CAUCUS VS. PRIMARY

Time is too precious

The extraordinary turnout at Tuesday night's caucuses points out the interest Minnesotans have in choosing the candidate for the fall election. I had to search for a place to park, walk some distance to the caucus site, make my way through throngs of people to find the room where my precinct was meeting in order to spend a few minutes voting for my choice for president.

I'm lucky that I was able to take this time. So many others weren't able to take time off work or school or from their other commitments to make it to a caucus during the 1 1/2 hours when their votes could be placed. Wouldn't a primary make more sense? Wouldn't that be much more democratic?

SHARON KINSMITH, New Hope

Fair and easy I propose having one national primary, which could be held in May. That would give every candidate six months to prepare. I went to a caucus when I was a child and it was the most boring thing I ever witnessed. I vowed never to have anything to do with one again.

SEAN M. CONWAY, HINCKLEY, MINN.

Consider the results I attended a caucus for the first time this Super Tuesday and sat in a hot schoolroom for over an hour in order to not have my voice heard. There was not a single delegate for my candidate.

It is too simple to say that I should have stood up to run as a delegate. I have an infant and a job, and my husband works nights. I would not be able to commit to attend conventions.

I believe that the system as it stands guarantees that certain segments of the population will be excluded. Perhaps this is why we keep on getting the same old same old.

LEILANI EMBREY, BELLE PLAINE

Meaningful debate On Tuesday night I attended my first caucus. While there I met my neighbors and discussed important issues. The process might have been inefficient and messy, but I went home feeling more connected to my neighborhood and the political process.

I was surprised by your Wednesday morning editorial that advocated replacing caucuses with primaries. We need community dialogue on the issues the country faces. Replacing caucuses with a primary might create more efficiency in the process, but we'd lose the dirt-under-the-fingernails experience of caucusing. Instead of giving five minutes to the antiseptic experience of the voting booth, I prefer giving my whole night to the meaningful discussions that take place at a caucus.

MICHAEL WEINBECK, MINNEAPOLIS

Adopt a hybrid Caucuses are party-building tools that reward die-hard activists but depress voter turnout and disenfranchise many. Primaries elevate turnout but do not improve party strength or foster grass-roots activism.

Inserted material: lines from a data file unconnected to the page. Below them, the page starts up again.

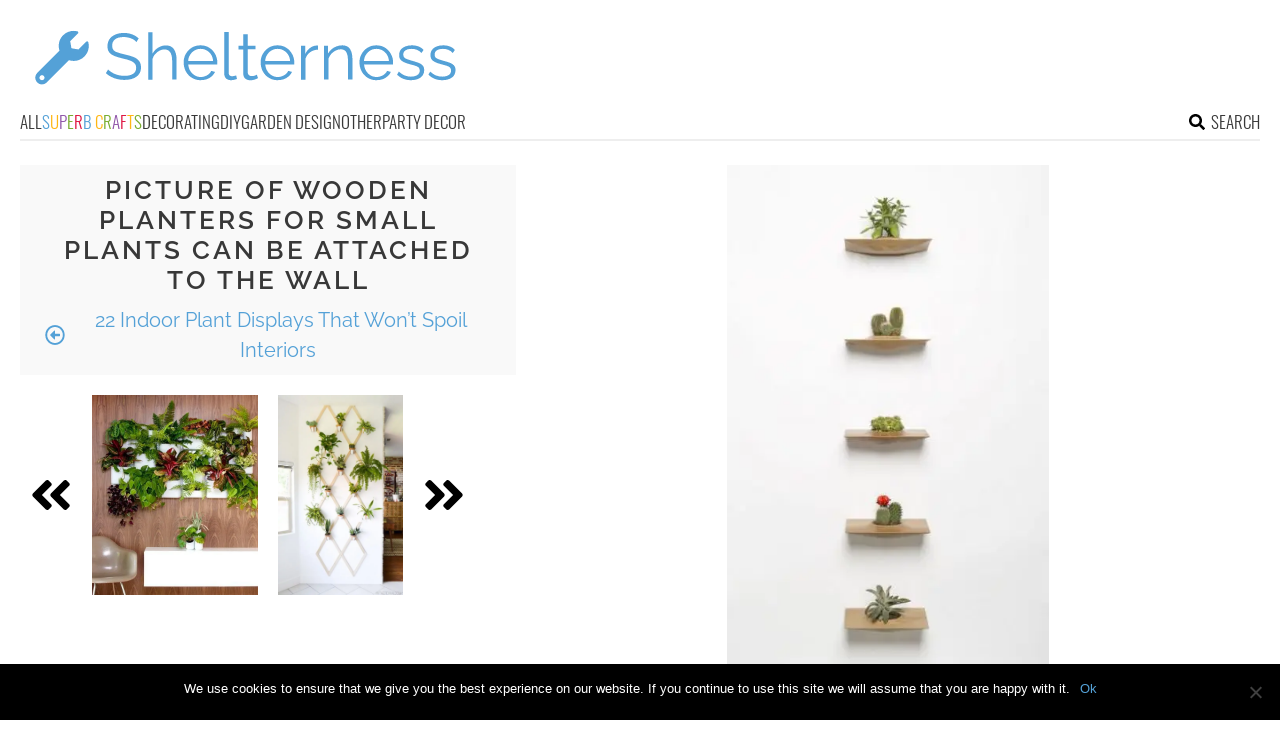

--- FILE ---
content_type: text/html; charset=utf-8
request_url: https://www.google.com/recaptcha/api2/aframe
body_size: 267
content:
<!DOCTYPE HTML><html><head><meta http-equiv="content-type" content="text/html; charset=UTF-8"></head><body><script nonce="xdM_gCqVB-EgNMQ90noXMA">/** Anti-fraud and anti-abuse applications only. See google.com/recaptcha */ try{var clients={'sodar':'https://pagead2.googlesyndication.com/pagead/sodar?'};window.addEventListener("message",function(a){try{if(a.source===window.parent){var b=JSON.parse(a.data);var c=clients[b['id']];if(c){var d=document.createElement('img');d.src=c+b['params']+'&rc='+(localStorage.getItem("rc::a")?sessionStorage.getItem("rc::b"):"");window.document.body.appendChild(d);sessionStorage.setItem("rc::e",parseInt(sessionStorage.getItem("rc::e")||0)+1);localStorage.setItem("rc::h",'1768797741416');}}}catch(b){}});window.parent.postMessage("_grecaptcha_ready", "*");}catch(b){}</script></body></html>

If Minnesota's political parties want to balance democratic participation with party-building, they should adopt a hybrid system. From 7 a.m. until 8 p.m., voters could participate in a primary, casting ballots for national, state, and local candidates. At 8 p.m., the voting could close and the caucus could begin, with debate on party platform resolutions, election of precinct chairs, and other important organizational business.

BRIAN KLAAS, NORTHFIELD, MINN.

READING ACHIEVEMENT

Teach children well

As a retired teacher who has worked in both Reading First and No Child Left Behind (NCLB), I am in complete agreement with Garrison Keillor ("And the righteous, it turns out, shall muck up the earth," Feb. 3). I hope many Democrats find it in their hearts to follow his lead.

KAREN PREW, CHASKA

Use what works Garrison Keillor raises a point I've been waiting to see articulated for a long time: Political progressives or liberals can, and should, embrace effective educational practices and policies (like NCLB) that promote the widescale use of these practices.

As one of the "poobah Ph.D.s of education" Keillor so rightly chastens, I believe we shouldn't do this only because of our faith in "scientific truth," but also because it advances a social justice purpose that brought many of us educational researchers to this applied science in the first place.

With those principles in mind, it seems impossible to accept the abysmal record of educating kids who are poor, or from ethnic or linguistic minority groups, or are disabled. Rather, we should be working to promote the use of effective educational practices, and supporting policies that speed their application..

SCOTT MCConnell, St Paul; professor, University of Minnesota

Truth-teller is liberal In the '70s we needed a certified Communist hunter like Richard Nixon to open up China. Today, America needed a true-believing liberal like Garrison Keillor to tell the truth about the public schools.

Now that someone on the left has admitted that the wholly owned subsidiary of the teachers union called your public school is failing in its core mission, maybe this paper could find the courage to demand an explanation. (Please practice saying "Oh BS" for when the union trots out its standard defense "not enough funds.")

TERRY LARKIN, MINNETONKA

COGNITIVE DISSONANCE

Crime in the city

On Feb. 2 we learned that Minneapolis police don't have enough to do ("Minneapolis homicide-free in '08 -- so far"); on Feb. 3 Nick Coleman tells us that there aren't enough police to investigate the near-fatal beating of Robert Anderson. Mayor Rybak? Chief Dolan?